Report will show what replaced forests

He said when the results of the survey are published, it will offer details on what initially forested land has been turned into.

But Gary Schneider, who manages the Macphail Woods Ecological Forestry Project, said he was not shocked by the reported drop and believes he knows what is responsible.

Schneider said he thinks clearing trees for agricultural land is one of the major factors. Another factor, he said, is clear-cutting to create wood chips for boilers P.E.I has installed to heat public buildings.

Myers said he wants to see the region double the number of trees planted each year, from one to two million.

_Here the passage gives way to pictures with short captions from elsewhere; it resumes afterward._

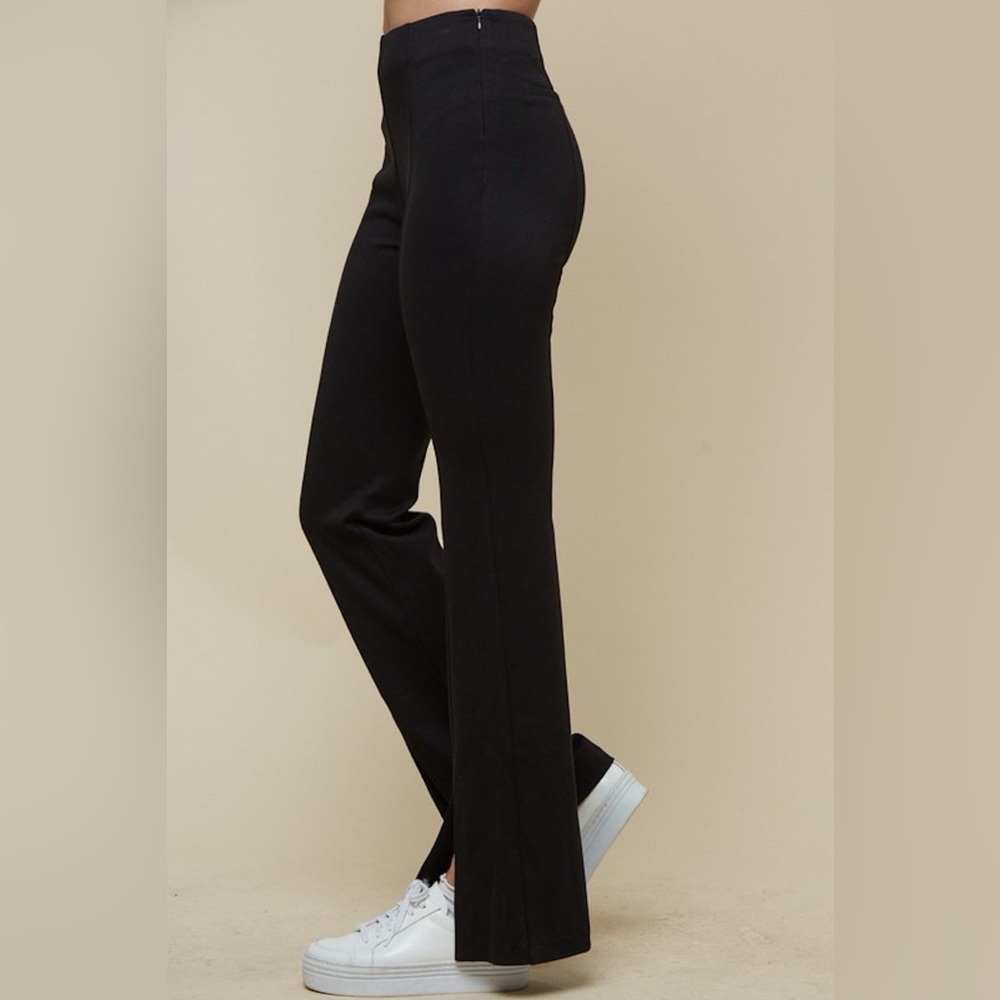 Sarella pants - Picture 3 of 3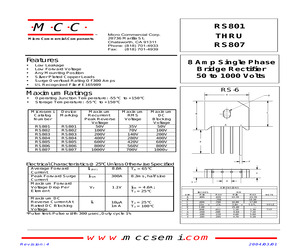 RS802-BP.pdf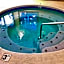 Vista Suites near Leconte Convention Center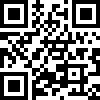 https://khabaronline.ir/xnhTF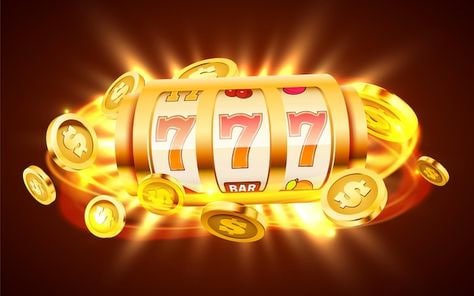 Ilustrasi keamanan transaksi digital dengan enkripsi data untuk pengguna 1121ot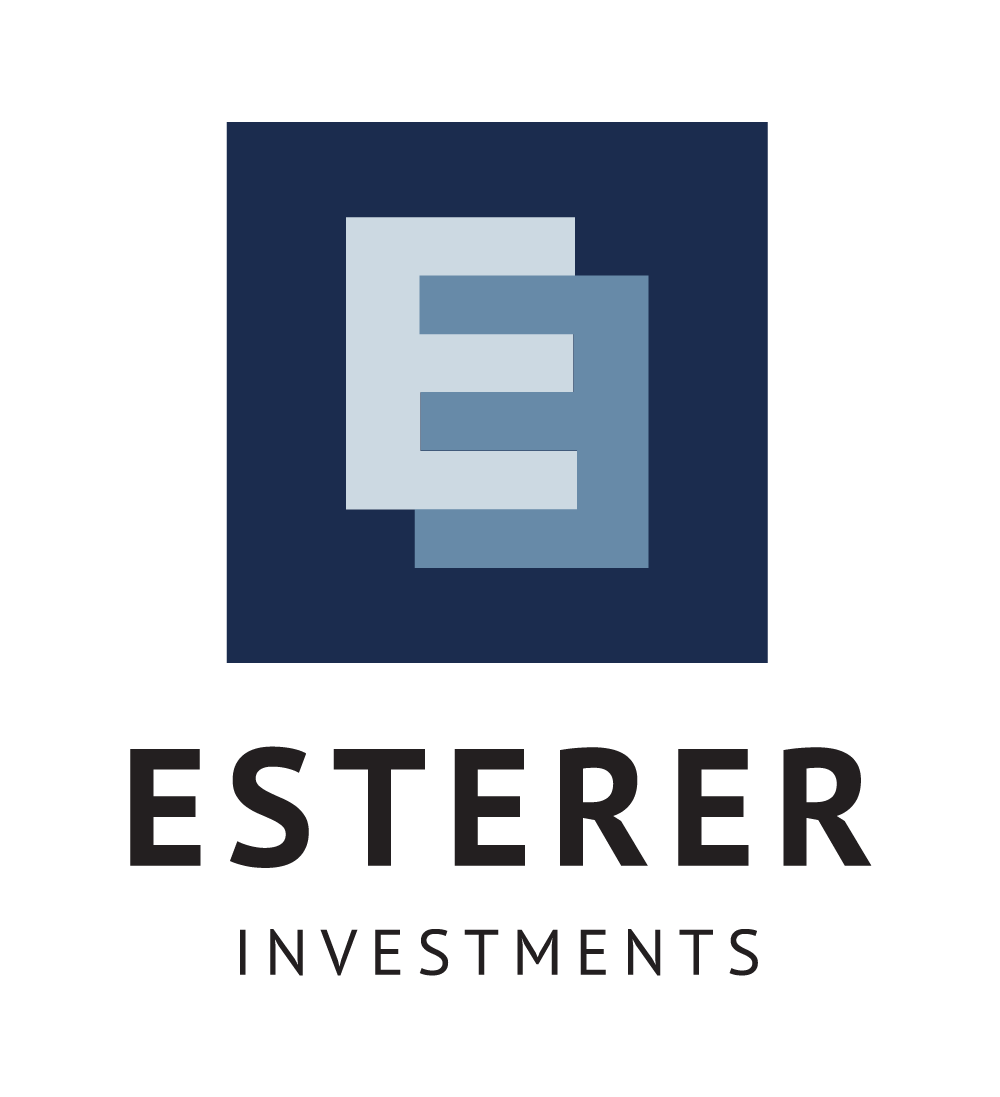 Esterer Investments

“We definitely need more trees,” Schneider said, but questioned recent practices of planting fields of all the same species, which he said are more prone to insects or disease, or of planting trees “meant to be cut down as soon as they reach a (small) merchantable size.”

“If people are clear-cutting their woods now, why would we give them a bunch of taxpayers’ money to put a plantation in place? They most likely will just clear-cut them again,” he said.

He said the report indicates just how much P.E.I’s forests have declined should be released within a year. His department said the report may not be complete till 2023.

However, Myers said he does not intend to wait for confirmation of the figures before making amendments.

The damage done will impact generations to come, he said.

“The best we can do now is to mitigate them and start trying to reverse them. It will be well into my children’s time, when they’re my age before we can reverse it back to 2010, even. But I think we have to start the work today.”